Mardi, Macron et Merkel ont proposé un plan de relance de l’économie européenne. Un plan évalué à 500 milliards, et qui se présente sur un format inédit. Il ne s’agit pas du Mécanisme européen de stabilité, ni des fameux eurobonds, encore moins d’une extension du quantitative easing de la BCE, récusé il y a peu par la Cour constitutionnelle de Karlsruhe. La formule choisie est, en fait, un prêt global contracté par l’Union européenne elle-même, destiné à être réparti entre les pays, suivant le niveau de difficultés que chacun rencontre, et qui ne sera pas remboursé directement par les États à due proportion des fonds alloués mais par l’Union européenne. En clair, il s’agit donc d’une dette mutualisée, et qui se payera très probablement par un impôt européen supplémentaire.

Pourquoi une telle formule ? D’abord, le soutien aux pays les plus touchés doit se faire sans s’annoncer ainsi, vu l’opposition des pays du Nord, Pays-Bas, Danemark, Finlande, mais aussi de l’opinion publique allemande. Sans l’avouer clairement, le plan prévoit donc une répartition des aides proportionnelle aux besoins de chacun, mais qui se soldera de façon égalitaire par un impôt spécifique portant sur tous, donc relèverait d’une mutualisation déguisée. C’est, du moins, ce que l’on peut déduire de l’exposé de mardi, souvent peu explicite. Car toute la difficulté, pour les dirigeants, est de faire avaler la pilule à tous ceux qui refusent les principes de solidarité communautaire et de mutualisation des dettes, de slalomer entre les oppositions qui s’élèvent depuis le début contre toute charge supplémentaire destinée à soutenir les « partenaires » en difficulté. L’Europe démontre donc, s’il en était encore besoin, que face à des crises majeures, c’est le réflexe nationaliste qui reprend le dessus. Et l’arrêt récent de la Cour constitutionnelle de Karlsruhe contre la poursuite du quantitative easing en fut la démonstration la plus éclatante.

Or, l’Union européenne ne survivrait pas à un nouveau cafouillage sur le volet de la relance économique. Déjà discréditée par son inertie face à la pandémie, Bruxelles se trouverait totalement hors jeu si elle ne parvenait pas à soutenir une économie européenne à l’agonie. Déjà, l’Italie tout entière envisage sérieusement une sortie de l’euro, voire un Italexit à brève échéance : la péninsule entière a manifesté avec éclat sa défiance envers Bruxelles, sur les réseaux sociaux.
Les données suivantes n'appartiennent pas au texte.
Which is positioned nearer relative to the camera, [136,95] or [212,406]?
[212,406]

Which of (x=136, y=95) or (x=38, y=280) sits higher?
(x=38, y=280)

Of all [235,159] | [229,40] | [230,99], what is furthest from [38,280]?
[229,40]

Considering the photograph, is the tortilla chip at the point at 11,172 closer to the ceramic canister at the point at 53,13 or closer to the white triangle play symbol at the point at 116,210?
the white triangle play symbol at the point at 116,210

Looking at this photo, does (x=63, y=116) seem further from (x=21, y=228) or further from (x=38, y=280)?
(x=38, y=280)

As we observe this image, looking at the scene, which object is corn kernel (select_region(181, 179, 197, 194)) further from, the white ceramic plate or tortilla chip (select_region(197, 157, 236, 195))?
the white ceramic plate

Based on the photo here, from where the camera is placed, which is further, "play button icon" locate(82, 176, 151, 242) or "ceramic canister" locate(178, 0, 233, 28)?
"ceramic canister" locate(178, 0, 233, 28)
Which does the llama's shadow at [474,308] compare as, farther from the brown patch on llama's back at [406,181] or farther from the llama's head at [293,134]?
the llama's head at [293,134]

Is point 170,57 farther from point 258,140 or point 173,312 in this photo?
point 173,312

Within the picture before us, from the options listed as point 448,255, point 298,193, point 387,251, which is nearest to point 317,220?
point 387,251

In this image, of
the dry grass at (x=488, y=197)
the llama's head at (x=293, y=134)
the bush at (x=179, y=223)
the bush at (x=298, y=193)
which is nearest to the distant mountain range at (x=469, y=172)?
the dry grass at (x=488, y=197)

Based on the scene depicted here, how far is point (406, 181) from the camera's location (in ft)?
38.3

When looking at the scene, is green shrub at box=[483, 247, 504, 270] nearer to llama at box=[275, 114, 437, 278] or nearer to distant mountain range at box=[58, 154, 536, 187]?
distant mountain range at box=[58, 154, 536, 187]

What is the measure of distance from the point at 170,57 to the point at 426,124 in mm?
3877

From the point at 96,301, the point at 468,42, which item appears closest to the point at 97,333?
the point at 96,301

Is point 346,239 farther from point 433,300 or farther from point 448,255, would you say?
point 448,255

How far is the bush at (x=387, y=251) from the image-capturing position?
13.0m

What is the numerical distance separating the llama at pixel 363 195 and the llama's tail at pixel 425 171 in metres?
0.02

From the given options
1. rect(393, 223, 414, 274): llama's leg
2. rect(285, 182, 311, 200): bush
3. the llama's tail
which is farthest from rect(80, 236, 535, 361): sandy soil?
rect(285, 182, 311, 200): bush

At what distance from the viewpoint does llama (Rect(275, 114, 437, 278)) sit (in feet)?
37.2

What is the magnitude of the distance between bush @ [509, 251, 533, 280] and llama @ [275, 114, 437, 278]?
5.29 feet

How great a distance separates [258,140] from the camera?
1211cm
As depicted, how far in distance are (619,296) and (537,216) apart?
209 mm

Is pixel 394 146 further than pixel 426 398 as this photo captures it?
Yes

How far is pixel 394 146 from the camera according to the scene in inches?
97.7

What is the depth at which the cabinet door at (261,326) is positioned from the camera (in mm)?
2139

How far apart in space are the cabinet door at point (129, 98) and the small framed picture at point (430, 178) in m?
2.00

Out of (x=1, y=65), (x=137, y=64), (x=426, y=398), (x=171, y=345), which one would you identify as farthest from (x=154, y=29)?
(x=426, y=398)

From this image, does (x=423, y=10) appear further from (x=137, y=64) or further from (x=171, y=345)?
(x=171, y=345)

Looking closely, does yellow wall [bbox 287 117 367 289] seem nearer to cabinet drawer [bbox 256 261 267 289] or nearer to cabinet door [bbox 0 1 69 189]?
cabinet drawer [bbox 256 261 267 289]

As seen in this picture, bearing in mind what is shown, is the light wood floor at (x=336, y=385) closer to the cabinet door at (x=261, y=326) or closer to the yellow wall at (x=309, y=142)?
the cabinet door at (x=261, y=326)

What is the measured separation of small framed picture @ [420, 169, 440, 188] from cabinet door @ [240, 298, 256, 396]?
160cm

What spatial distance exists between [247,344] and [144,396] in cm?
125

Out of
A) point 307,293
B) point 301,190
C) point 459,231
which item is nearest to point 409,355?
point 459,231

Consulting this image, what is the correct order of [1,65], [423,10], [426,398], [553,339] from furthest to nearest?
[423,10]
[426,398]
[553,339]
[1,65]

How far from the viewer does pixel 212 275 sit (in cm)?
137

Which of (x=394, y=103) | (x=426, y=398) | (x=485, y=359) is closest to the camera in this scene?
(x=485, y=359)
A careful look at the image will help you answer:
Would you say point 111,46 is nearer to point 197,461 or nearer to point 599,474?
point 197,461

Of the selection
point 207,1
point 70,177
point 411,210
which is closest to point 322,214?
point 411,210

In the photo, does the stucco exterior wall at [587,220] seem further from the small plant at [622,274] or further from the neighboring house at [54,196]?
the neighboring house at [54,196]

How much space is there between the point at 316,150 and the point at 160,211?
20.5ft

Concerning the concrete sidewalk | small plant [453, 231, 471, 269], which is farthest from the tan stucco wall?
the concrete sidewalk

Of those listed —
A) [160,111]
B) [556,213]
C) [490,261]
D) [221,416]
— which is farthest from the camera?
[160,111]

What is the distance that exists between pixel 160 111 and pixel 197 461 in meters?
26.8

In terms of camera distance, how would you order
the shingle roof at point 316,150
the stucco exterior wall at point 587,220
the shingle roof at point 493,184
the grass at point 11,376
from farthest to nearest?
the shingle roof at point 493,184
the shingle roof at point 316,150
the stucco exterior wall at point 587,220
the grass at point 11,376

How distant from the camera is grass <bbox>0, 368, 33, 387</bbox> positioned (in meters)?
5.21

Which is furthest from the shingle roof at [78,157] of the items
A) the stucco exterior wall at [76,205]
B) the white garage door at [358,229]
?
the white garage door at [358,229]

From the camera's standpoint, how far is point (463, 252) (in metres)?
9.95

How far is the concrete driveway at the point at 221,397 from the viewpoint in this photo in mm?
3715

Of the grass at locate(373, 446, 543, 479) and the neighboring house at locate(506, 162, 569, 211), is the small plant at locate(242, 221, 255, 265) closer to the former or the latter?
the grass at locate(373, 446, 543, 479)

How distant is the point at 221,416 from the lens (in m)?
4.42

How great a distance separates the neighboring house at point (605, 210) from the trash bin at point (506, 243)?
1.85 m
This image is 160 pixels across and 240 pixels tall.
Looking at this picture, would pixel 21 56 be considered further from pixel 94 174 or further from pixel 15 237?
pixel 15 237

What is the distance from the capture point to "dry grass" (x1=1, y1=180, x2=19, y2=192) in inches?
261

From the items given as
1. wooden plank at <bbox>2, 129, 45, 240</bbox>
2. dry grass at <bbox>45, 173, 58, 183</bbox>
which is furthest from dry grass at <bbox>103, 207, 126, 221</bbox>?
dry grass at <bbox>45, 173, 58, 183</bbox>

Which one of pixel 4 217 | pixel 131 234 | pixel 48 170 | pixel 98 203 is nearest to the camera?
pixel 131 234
Entre le nord et le sud de l’Europe, parmi lequel la France, surendettée et en grave récession, est désormais classée à part entière, l’écart, déjà énorme, s’est creusé encore plus, durant ces deux derniers mois. Coïncidence ou conséquence logique de la situation, ce sont les pays les plus faibles qui se sont trouvés les plus atteints par la pandémie. Comment l’euro pourrait-il survivre à ce fossé grandissant ? Comment maintenir, dans une même monnaie unique, des économies qui n’ont plus rien en commun, sinon que l’effondrement des unes entraînerait les autres dans leur chute ?

Mardi, Macron et Merkel ont surtout mené une opération de communication destinée à sauver l’Union en danger de mort. Mais c’est maintenant que la partie la plus dure commence, à savoir convaincre les pays hostiles, et jusqu’à l’opinion et les plus hautes instances juridiques allemandes.

L’Union européenne est désormais un radeau de La Méduse, prêt à couler si les naufragés continuent à s’écharper. Mais aussi, et surtout, si l’euro continue de favoriser outrageusement les pays du Nord, Allemagne en tête. Sans une reconfiguration radicale de l’édifice européen, ce ne sont pas les 500 milliards annoncés hier, qui représentent moins de 3 % du PIB, quand la récession prévue atteindra au moins le double, qui sauvera Bruxelles du naufrage.